▶ _REQUIRED WORK_
Transcribe the lines below without change, beginning with the line that contains "From the listed" and continuing through the last line.

▶ _DATA PROVIDED_
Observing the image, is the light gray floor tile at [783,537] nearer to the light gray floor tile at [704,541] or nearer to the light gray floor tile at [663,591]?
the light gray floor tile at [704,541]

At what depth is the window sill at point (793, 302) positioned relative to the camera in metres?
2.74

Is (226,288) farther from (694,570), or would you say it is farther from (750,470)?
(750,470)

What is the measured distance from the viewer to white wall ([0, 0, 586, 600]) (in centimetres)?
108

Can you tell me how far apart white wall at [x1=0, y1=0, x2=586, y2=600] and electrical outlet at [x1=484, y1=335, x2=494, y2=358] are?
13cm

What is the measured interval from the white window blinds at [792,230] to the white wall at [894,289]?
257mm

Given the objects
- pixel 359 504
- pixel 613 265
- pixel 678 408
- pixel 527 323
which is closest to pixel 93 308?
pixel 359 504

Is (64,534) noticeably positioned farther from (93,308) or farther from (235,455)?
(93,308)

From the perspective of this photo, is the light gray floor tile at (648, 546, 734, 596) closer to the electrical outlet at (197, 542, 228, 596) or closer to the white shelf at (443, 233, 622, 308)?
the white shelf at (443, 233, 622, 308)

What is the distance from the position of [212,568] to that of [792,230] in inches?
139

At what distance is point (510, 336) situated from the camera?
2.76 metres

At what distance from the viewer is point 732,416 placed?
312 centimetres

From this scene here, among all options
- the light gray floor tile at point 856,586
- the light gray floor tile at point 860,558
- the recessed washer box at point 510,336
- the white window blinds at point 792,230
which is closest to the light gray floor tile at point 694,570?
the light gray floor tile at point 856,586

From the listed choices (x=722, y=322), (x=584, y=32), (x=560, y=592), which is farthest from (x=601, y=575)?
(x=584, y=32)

▶ _ANSWER TO THE EXERCISE_
From the listed choices (x=722, y=322), (x=584, y=32), (x=560, y=592), which is farthest from (x=601, y=575)?
(x=584, y=32)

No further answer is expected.